- _INSTRUCTION_: Carry on the text on making Ruby more functional from the point where it stops, keeping its voice and subject.

- _SELECTED PASSAGE_:
6 Making Ruby More Functional

Up to now we’ve focused on providing patterns and tools, inspired by functional languages, that can make your existing Ruby code better. The rationale is simple : the more tools you have up your sleeve, the more likely you will have the right one handy when a new problem presents itself.

We’ve shown that Ruby has all it needs to be able to program in a functional style, but to be quite honest its syntax didn’t always cooperate nicely. Inspired by LISP as it may be, its syntax is still optimized for a more traditional, imperative style of programming.

Oh sure, there’s this one neat trick where passing a single inline lambda into a function can be written very elegantly. But when we already have the lambda (or any Procable object) at hand we now need to insert an extra ampersand. It’s an irksome lack of symmetry.

Another annoyance is Ruby’s optional parentheses when calling methods. Well the not the optional parentheses an sich, I’m as happy to drop them in my code as the next Rubyist, but it means we need to do extra work to distinguish between referencing a method (method(:foo)), versus calling a method (foo). Contrast this with languages like Javascript or Python, where this distinction is made through the presence (foo()) or absence (foo) of parentheses. It also introduces asymmetry when calling lambdas (foo.()) vs methods (foo()).

But Ruby isn’t really at fault here. For one language designers optimize for what they consider to be the most common case, especially when it comes to syntax. If Ruby’s creators hadn’t had strong opinions it wouldn’t have been the Ruby we know and love. But also, and here’s the kicker, there’s nothing here we cannot fix ourselves.

In this chapter we will do whatever it takes to make Ruby a beautiful functional language. In the process we’ll be monkey patching a lot of core classes. Let’s get started, it’s time to break the rules!

A Note on Monkey Patching

Ruby allows any class to be reopened, and any method to be redefined, including those in the core and standard library. This is what makes “magic” Rails code like 7.days.from_now possible. It’s a matter of “re-opening” the Numeric class (the parent class of all types of numbers) and adding the days method.

(Dataset items)
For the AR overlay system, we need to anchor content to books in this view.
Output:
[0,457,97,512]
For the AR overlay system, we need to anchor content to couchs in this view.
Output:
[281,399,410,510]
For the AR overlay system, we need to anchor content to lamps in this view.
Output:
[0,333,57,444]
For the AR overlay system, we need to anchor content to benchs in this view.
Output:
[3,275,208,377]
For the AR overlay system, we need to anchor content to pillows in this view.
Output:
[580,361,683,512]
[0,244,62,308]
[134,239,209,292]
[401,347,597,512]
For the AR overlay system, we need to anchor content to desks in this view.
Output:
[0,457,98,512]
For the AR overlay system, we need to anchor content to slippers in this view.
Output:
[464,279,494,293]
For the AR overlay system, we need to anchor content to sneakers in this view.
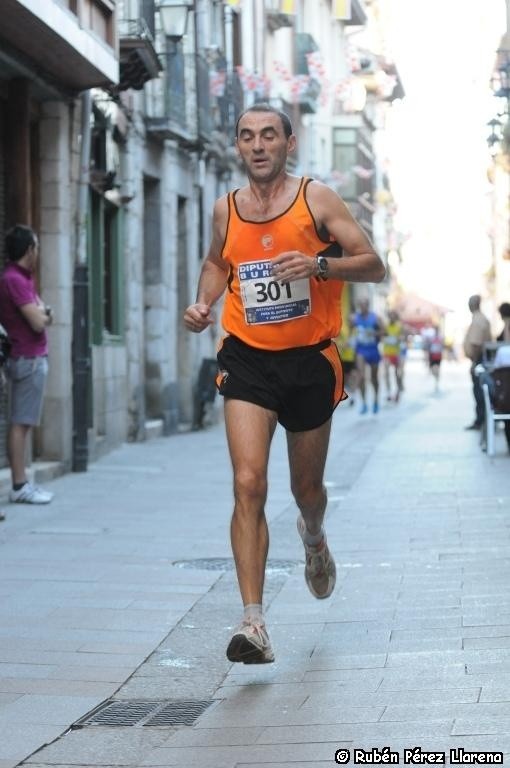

- _THE RESPONSE_:
class Numeric
  def days
    Duration.new(self, :days)
  end
end

It’s also possible to redefine a method that already existed, sometimes with surprising results:

class FixNum
  def *(other)
    self / other
  end
end

10 * 5 # => 2

This comes in handy when a library has a bug and waiting for a fixed version is not an option. In most languages your only choice would be to pull the entire library code into your project, and change your local copy to fix the bug. Not so in Ruby! After loading the library simply redefine the buggy method and you’re done.

Ruby developers refer to these practices affectionately as “monkey patching”. The name implies some derision, because monkey patching is done more often than it should be. When you add methods to Array or String you are essentially creating a dialect of Ruby. Rails gets away with this because there are plenty of Rails developers that have learned this dialect specifically.

Consider carefully if monkey patching is in order before plunging ahead. Is the method as intuitive to your colleagues as it is to you? What if a third-party library defines a method with the same name, but that behaves slightly different?

In general monkey patching, especially extending core classes, is discouraged. But if it’s your project and it makes sense, go for it. Maybe a dialect of Ruby is just what is called for. Monkey patching, like good judgment and restraint, is just another tool in your belt.

6.1 Block and Lambda Arguments

When defining a method that takes a lambda as one of its arguments, we typically use a block argument. This way it’s easy to define the lambda inline where it is used.

# Example of a function that takes a single lambda

# Function decorator that negates the result, in other words,
# given a predicate function, it returns the complement.
def not(&prc)
  ->(*args) {
    !prc.(*args)
  }
end

# Call the method using an inline block
not_false = not do
  false
end

not_false.() # => true

array = []
is_empty  = array.method(:empty?)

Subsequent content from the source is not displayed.